═══ VORLIEGENDER TEXT

An die Parlamentsdirektion

Begutachtungsverfahren

1010 Wien

 

An die zuständigen Stellen

 

Gleisdorf, am 13. Jänner 2010

 

 

Stellungnahme des Vereins "Die Tier-WeGe" zum Entwurf der Novelle des Telekommunikationsgesetzes 2003 hinsichtlich der Umsetzung der EU-Richtlinie 2006/24/EG über die Vorratsdatenspeicherung

BMVIT-630.333/0001-III/PT2/2009

 

 

Diese Novelle sieht in ihrer Reichweite einen bisher noch nie dagewesenen Eingriff in die Privatsphäre aller Bürger und Bürgerinnen dieses Landes vor. Wir haben damit den Status erreicht, dass der Staat bereits jeden einzelnen und jede einzelne seiner Bürger und Bürgerinnen grundsätzlich verdächtigt. Die Standortdaten der privaten Kommunikation aller Personen sollen gespeichert werden und eine weitere Verschärfung derartiger Überwachungsmaßnahmen wird nicht lange auf sich warten lassen. Diese Maßnahmen laufen parallel mit immer einschneidenderen Strafverfolgungsparagraphen wie die Novelle zu §278ff zeigt.

 

Diese Entwicklung ist äußerst problematisch und für alle aufrechten Demokraten und Demokratinnen alarmierend. Auffallend ist dabei, dass es für diese Maßnahmen eigentlich überhaupt keine Begründung gibt. Österreich ist weder von Terroranschlägen bedroht noch wären diese eine auch nur annähernd vergleichbare Bedrohung für die Gesellschaft, wie es derartige Gesetze darstellen. Die Erfahrung aus der Geschichte lehrt, dass die großen, epochalen Verbrechen von Regierungen ausgegangen sind und durch verschärfte Überwachung und Strafverfolgung eingeleitet wurden. Ein deutlicher Hinweis darauf, dass wir uns in diese Richtung bewegen, ist der Umstand, dass nicht vorgesehen ist, die von den Überwachungsmaßnahmen betroffenen Bürger und Bürgerinnen selbst nach Abschluss der Überwachung überhaupt zu informieren. Die Geheimhaltung von Polizeimaßnahmen und Ermittlungsschritten ist ein untrügliches Kennzeichen totalitärer Systeme.

══════

- _ARBEITSAUFTRAG A_: Geben Sie aus der Stellungnahme zur Vorratsdatenspeicherung den Abschnitt wörtlich wieder, beginnend mit „BMVIT-630.333/0001-III/PT2/2009“ und weiter bis einschließlich „zu §278ff zeigt.“.
- _ARBEITSAUFTRAG B_:
Prüfen Sie, ob die folgenden Aussagen mit der Stellungnahme zur Vorratsdatenspeicherung übereinstimmen. Antworten Sie jeweils mit Ja oder Nein und zitieren Sie die entscheidenden Worte der Stellungnahme wörtlich.
(i) Die Stellungnahme ist in Gleisdorf mit dem 13. Jänner 2010 datiert.
(ii) Laut der Stellungnahme sollen die von der Überwachung betroffenen Bürger und Bürgerinnen nach deren Abschluss informiert werden.
(iii) Die Stellungnahme sieht Österreich von Terroranschlägen bedroht.
- _ARBEITSAUFTRAG C_: Schreiben Sie die Stellungnahme zur Vorratsdatenspeicherung im Anschluss an ihren letzten Satz weiter.
Die Datensätze werden für diese Aufgaben nicht gebraucht.

═══ DATENSÄTZE

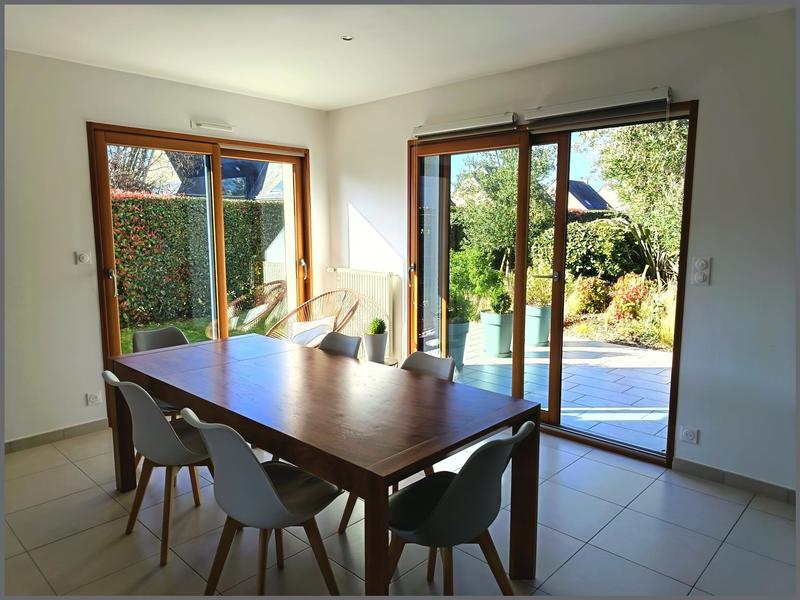 Maison - 133 m² - 6 pièces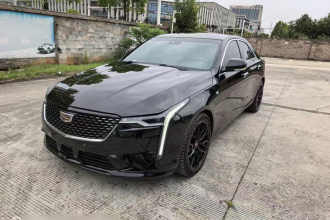 凯迪拉克CT4 2022款 28T 豪华型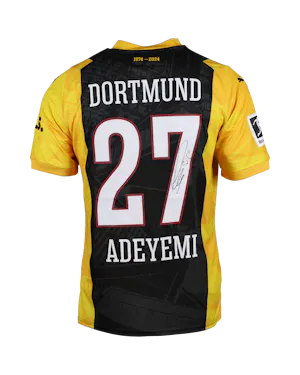 Shirt van Karim Adeyemi Borussia Dortmund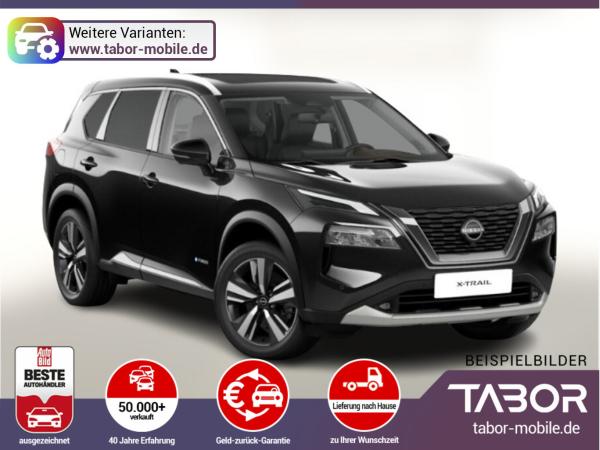 Nissan X-Trail Tekna BOSE Pano 4xSHZ HUD PrivG LED 360°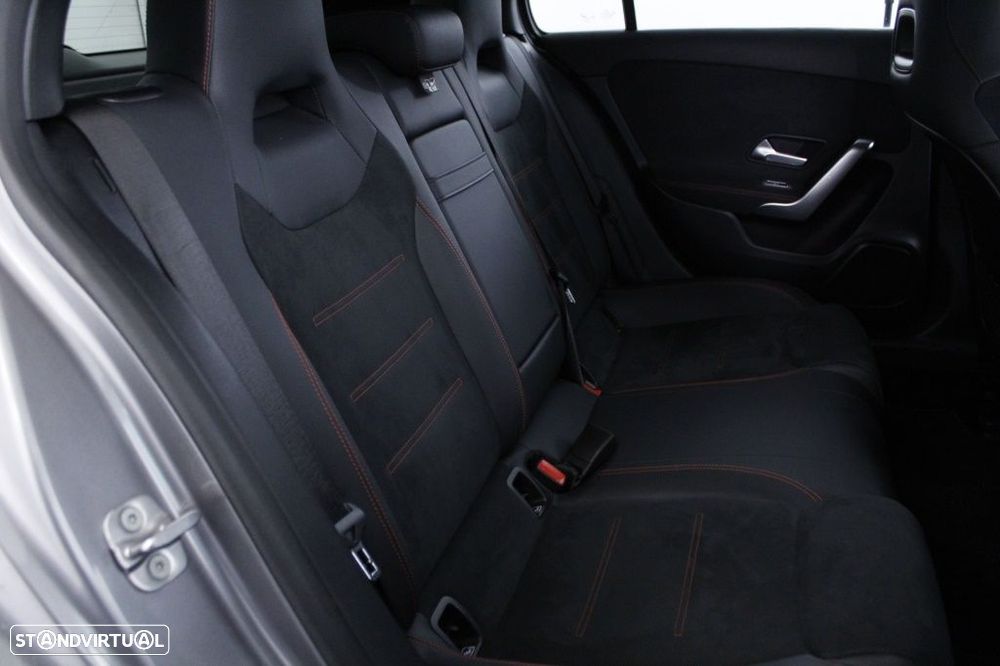 Mercedes-Benz A 180 d AMG Line Aut. - 15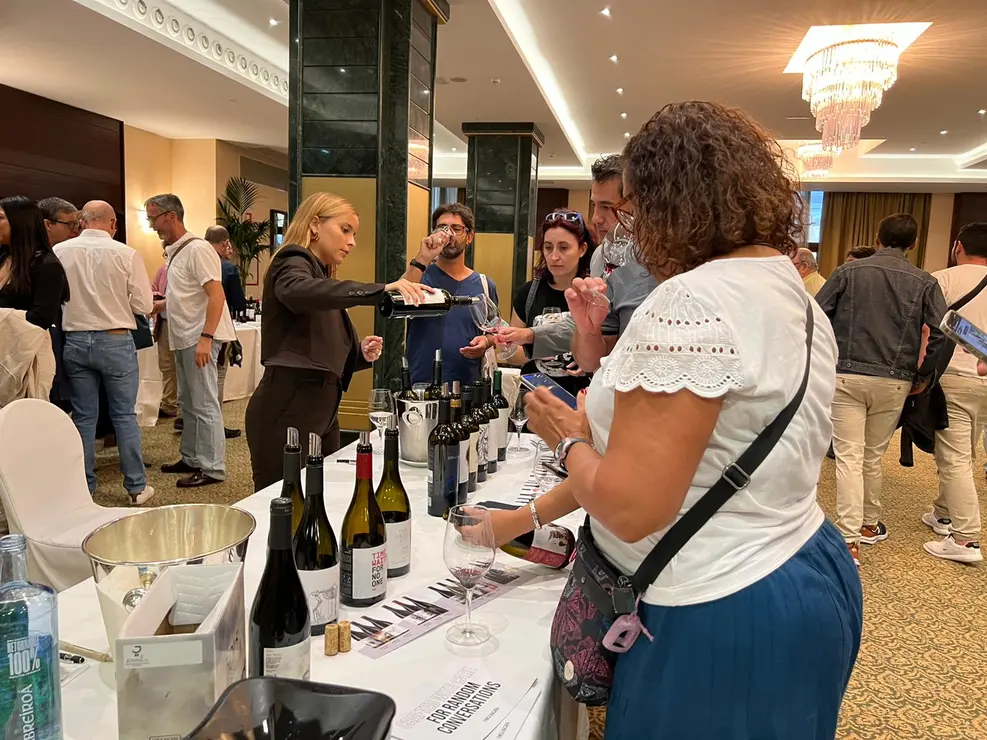Stand Ego Bodegas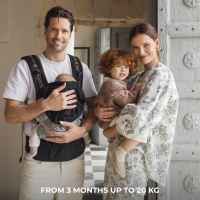 Ергономична раница Kinderkraft Huggy Bizuu, lunar black-tkEvQ.jpeg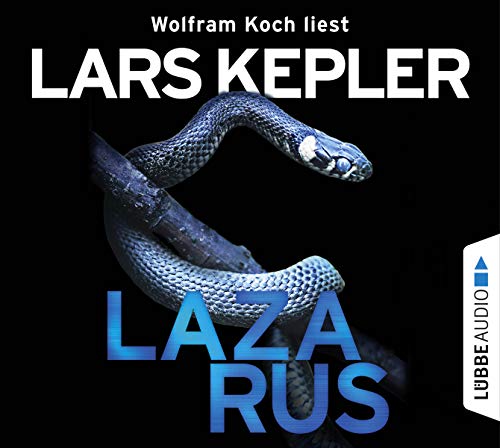 Stock image for Lazarus: Schweden-Krimi. (Joona Linna) for sale by medimops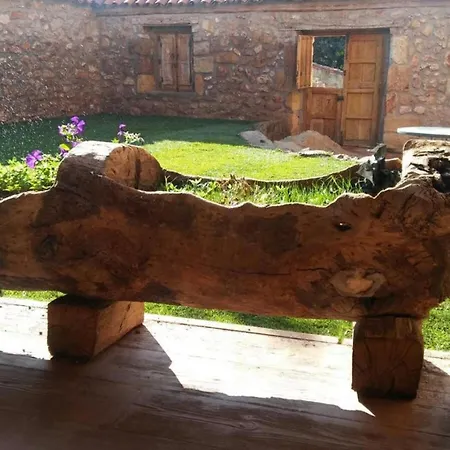 Casa Barruecos Pinilla de Los Barruecos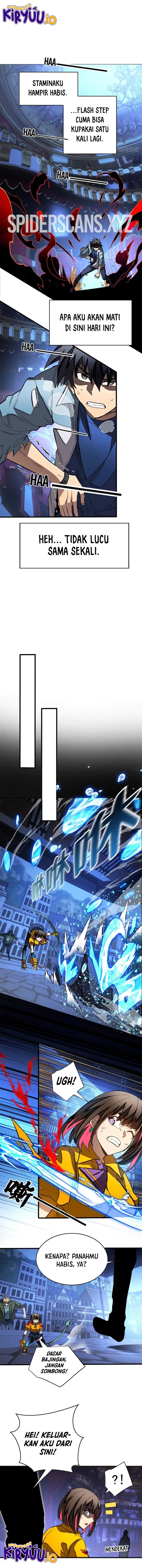 Extraordinary World?! Me… A Vampire?! Chapter 28 Gambar 4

══════

- _LÖSUNG A_:
BMVIT-630.333/0001-III/PT2/2009

 

 

Diese Novelle sieht in ihrer Reichweite einen bisher noch nie dagewesenen Eingriff in die Privatsphäre aller Bürger und Bürgerinnen dieses Landes vor. Wir haben damit den Status erreicht, dass der Staat bereits jeden einzelnen und jede einzelne seiner Bürger und Bürgerinnen grundsätzlich verdächtigt. Die Standortdaten der privaten Kommunikation aller Personen sollen gespeichert werden und eine weitere Verschärfung derartiger Überwachungsmaßnahmen wird nicht lange auf sich warten lassen. Diese Maßnahmen laufen parallel mit immer einschneidenderen Strafverfolgungsparagraphen wie die Novelle zu §278ff zeigt.

- _LÖSUNG B_:
(i) Ja: „Gleisdorf, am 13. Jänner 2010“
(ii) Nein: „dass nicht vorgesehen ist, die von den Überwachungsmaßnahmen betroffenen Bürger und Bürgerinnen selbst nach Abschluss der Überwachung überhaupt zu informieren“
(iii) Nein: „Österreich ist weder von Terroranschlägen bedroht“

- _LÖSUNG C_:
 

Da diejenigen, die Zugang zu den gespeicherten Daten haben werden, jene sein werden, die an den Schalthebeln der Macht sitzen, ist davon auszugehen, dass derartige Überwachungsmaßnahmen wiederum soziale Bewegungen und Protestkulturen treffen sollen. Die Tierschutzcausa hat deutlich gemacht, dass die Ämter für Terrorismusbekämpfung und die aus politischen Gründen installierten Sonderkommissionen keine Mühe scheuen und keine Hemmungen kennen, alle zur Verfügung stehenden Mittel gegen politischen Protest

 

 

 

 

 

einzusetzen. Es sind aber gerade Protestkulturen, die die Notbremse bei einer Entwicklung der Gesellschaft zu einem totalitären System darstellen. Sie bilden das notwendige Korrektiv um Missbrauch der Staatsgewalt hintan zu halten. Jede Maßnahmen, die also gegen Protestkulturen gesetzt wird, ist eine Schwächung der Demokratie.

 

Der Verein "Die Tier-WeGe" spricht sich daher mit aller Vehemenz aus grundsätzlichen Gründen gegen diese Novelle aus. Es fehlt die breite österreichweite Diskussion zu diesem Thema. Die Bürger und Bürgerinnen werden da von unfassbar weit greifenden Gesetzen betroffen, die sie nicht kennen und mangels Information nicht einschätzen können.

 

Derartige Eingriffe in die Privatsphäre als generalpräventive Maßnahme entsprechend einer umfassenden Verfassungsänderung und sollten daher niemals ohne Volksabstimmung erfolgen. Beängstigender Weise ist genau das Gegenteil der Fall. Diejenigen, die diese drakonischen Gesetze umsetzen wollen, verweigern jede öffentliche Diskussion.

 

Und das betrifft nicht nur diese Novelle, sondern auch jene um §278ff, die damit in direkter Verbindung steht. Nicht von ungefähr wurden beide über die Weihnachtsfeiertage und Neujahr in Begutachtung gegeben, um Kritik und Diskussion zu vermeiden. Immer, wenn die Verantwortlichen jede Kritik einfach ignorieren, jedes Diskussionsangebot an sich abgleiten lassen und nie öffentlich und offen zu Anfragen Stellung nehmen, ja, offenbar überzeugt sind, sich überhaupt nicht rechtfertigen zu müssen, aber trotzdem unbeirrt ihre Vorstellungen durchsetzen, ist in einer Demokratie Feuer am Dach.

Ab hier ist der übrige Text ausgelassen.